Adding a secret to a pod

Secrets can be supplied to a pod much like ConfigMaps. For more info on those, I wrote an entire blog regarding the creation and usage of them.

Just like ConfigMaps we can provide secret data to pods as ENV variables or as a volume. We will use the secret/test-secret-literal and our demoapp as an example, you can create a demo app with:

$ oc new-app --name demoapp --docker-image bitnami/nginx
--> Creating resources ... "demoapp" created
    deployment.apps "demoapp" created
    service "demoapp" created

Secret as ENV Variable

We use the oc set env command to set a secret as ENV Vars for our pod:

$ oc set env deployment/demoapp \
--from secret/test-secret-literal
deployment.extensions/demoapp updated 

We can now see the secret in action when we enter the pod:

$ oc get pods
NAME                       READY   STATUS    RESTARTS   AGE
demoapp-557f47dccb-2gzvp   1/1     Running   0          41s
$ oc rsh demoapp-557f47dccb-2gzvp bash
(pod) $ env | grep -i password

Using a prefix

You can also prefix your secrets in the pod using the --prefix option. This will add a prefix like mysql_ or our_prefix_ to all the key’s that are being added. Tis can be quite handy for example when you want to use the mysql app because that app expects all values to be prefixed.

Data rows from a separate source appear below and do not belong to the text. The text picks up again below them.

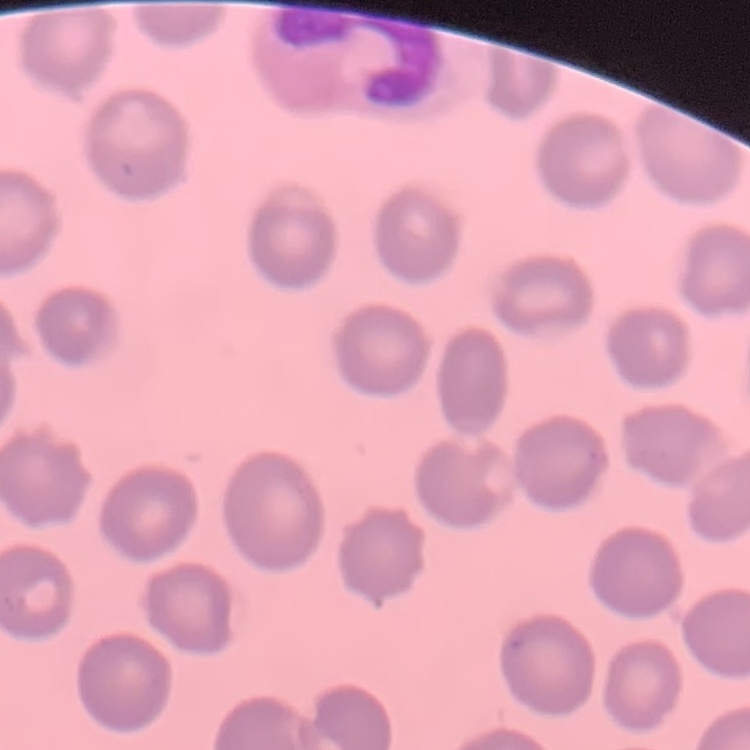
The red blood cells exhibit no rouleaux formation. Square crop of a larger photomicrograph. Thin peripheral smear. Stained with either Field's or Giemsa.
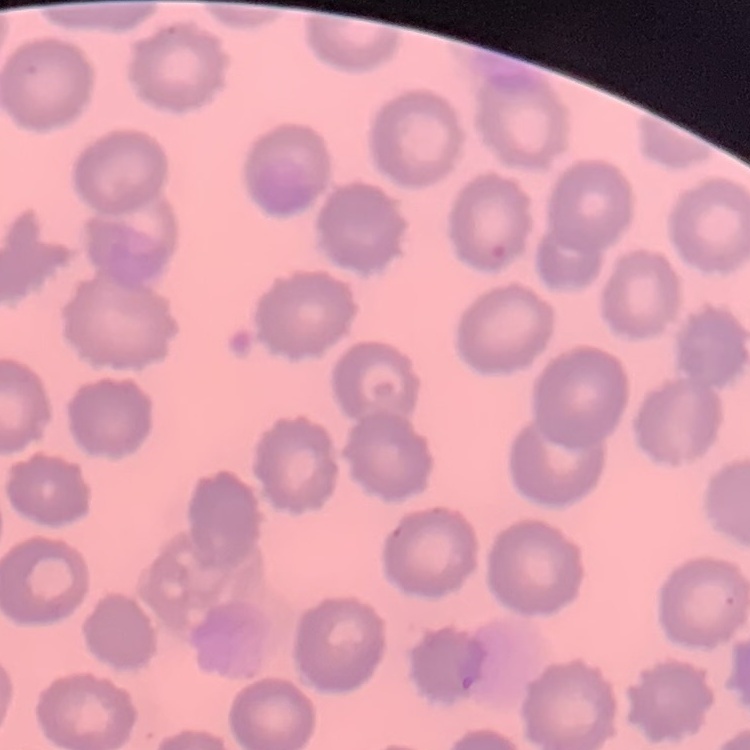

The red blood cells exhibit no rouleaux formation. Thin peripheral smear. Field's or Giemsa stain. Square crop of a larger photomicrograph.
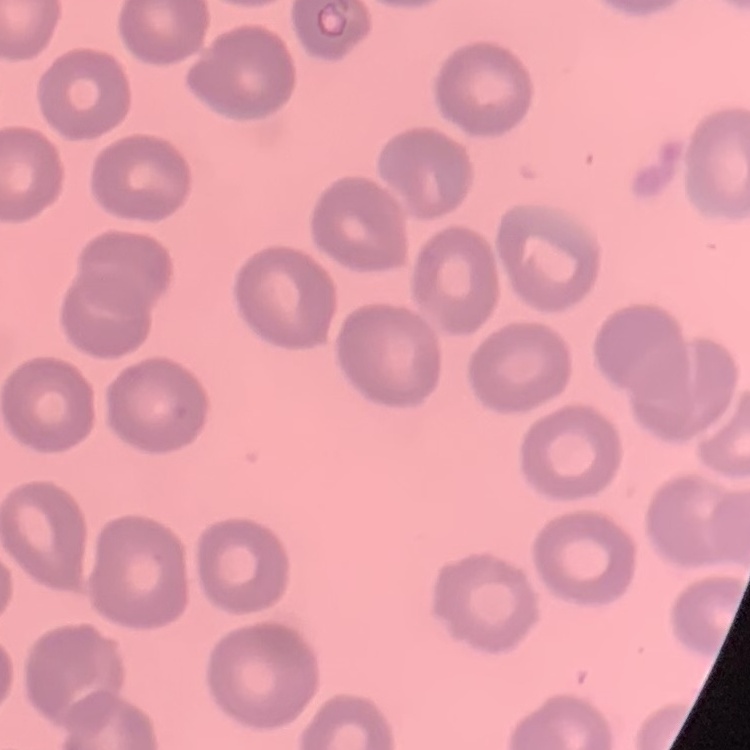 The red blood cells show no rouleaux formation. One tile cut from a larger photomicrograph. Thin peripheral smear. Stained with either Field's or Giemsa.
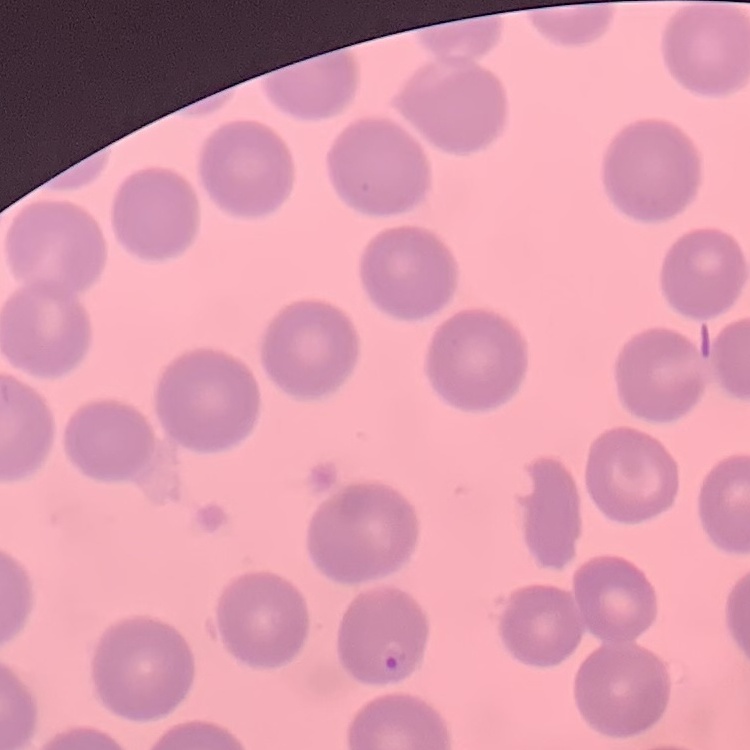
The red blood cells exhibit no rouleaux formation. Thin blood smear. One tile cut from a larger photomicrograph. Field's or Giemsa stain.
Outline each blood parasite and name the species.
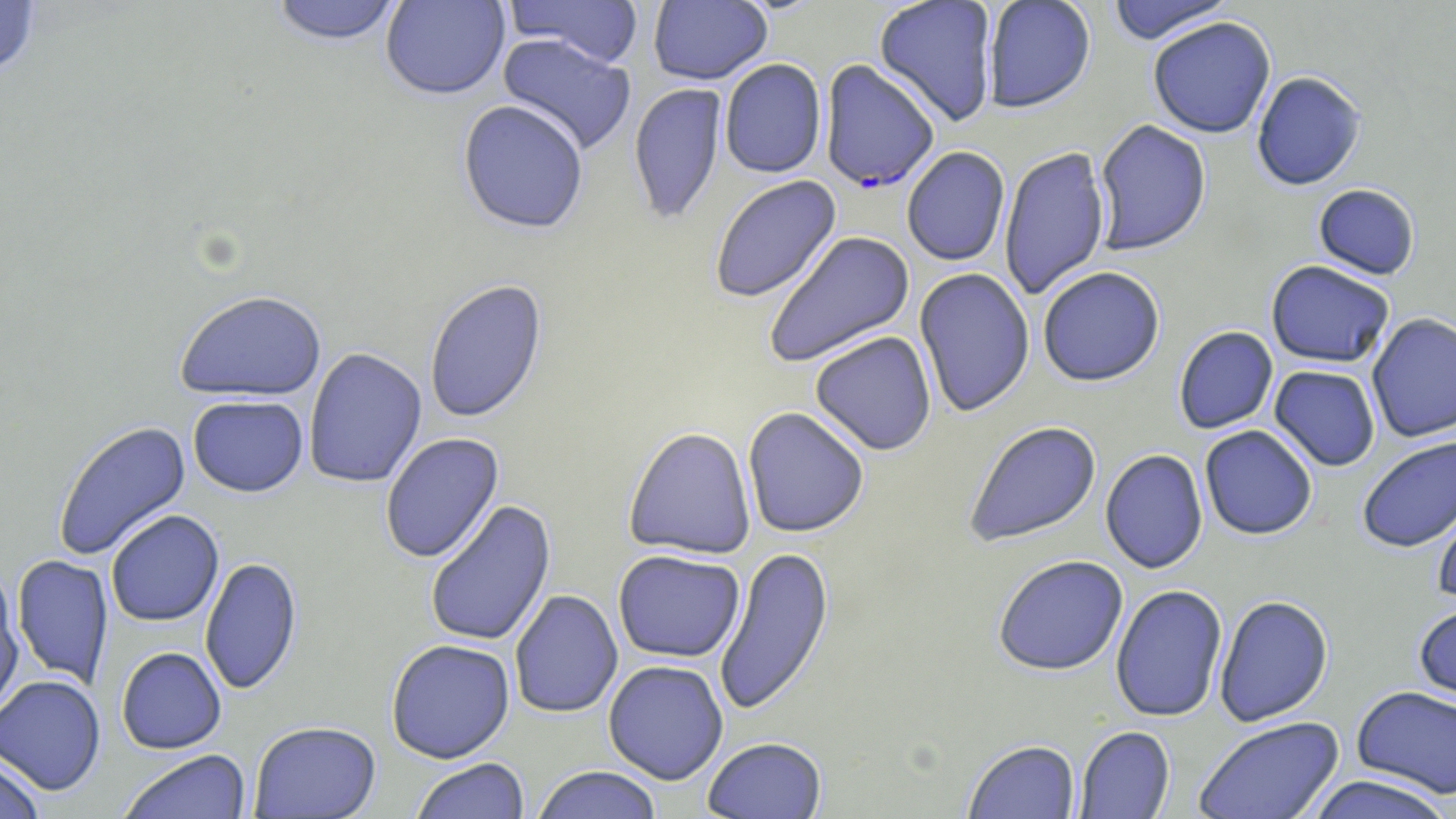
Approximate bounding boxes as (x1,y1)-(x2,y2) corner pairs in pixels.
Plasmodium falciparum-infected red blood cells: (819,59)-(940,194).
No Plasmodium ovale, Plasmodium malariae, Plasmodium vivax, Babesia divergens, or Trypanosoma brucei observed.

As an example, we will create a secret from-literal and then add it with a prefix:

$ oc create secret generic prefix-example \
  --from-literal key=a_value
secret/prefix-example created

And then we add it with the --prefix option:

$ oc set env deployment/demoapp \
  --from secret/prefix-example \
  --prefix our_prefix_ \
deployment.extensions/demoapp updated

Now, when we enter the pod and echo the ENV variables we will see the key being prefixed:

$ oc get pods -o name
$ oc rsh pod/demoapp-6c9b77c-dw4c2 bash
(pod) $ env | grep -i 'key'

Secret as file

Warning: Mounting a volume on path that already exists on a pod will make all files in that directory inaccessible

To create a volume that will hold the secret we use the oc set volume command:

$ oc set volume \
  deployment/demoapp \
  --add \
  --type secret \
  --mount-path /etc/secret \
  --secret-name test-secret-literal
info: Generated volume name: volume-zjmsq
deployment.extensions/demoapp volume updated 

We can see the mounted secret action from the pod in actions as well:

$ rsh demoapp-557f47dccb-2gzvp bash
(pod) $ cat /etc/secret/password

As you can see a file is created with the name of the key containing the value of the value from our secret.

Closing thoughts

Secrets might not be as secret as you would hope but they provide a fundamental way of exposing sensitive data to our pods on OpenShift and you will certainly encounter them on a daily basis if you manage any kind of Container Cluster.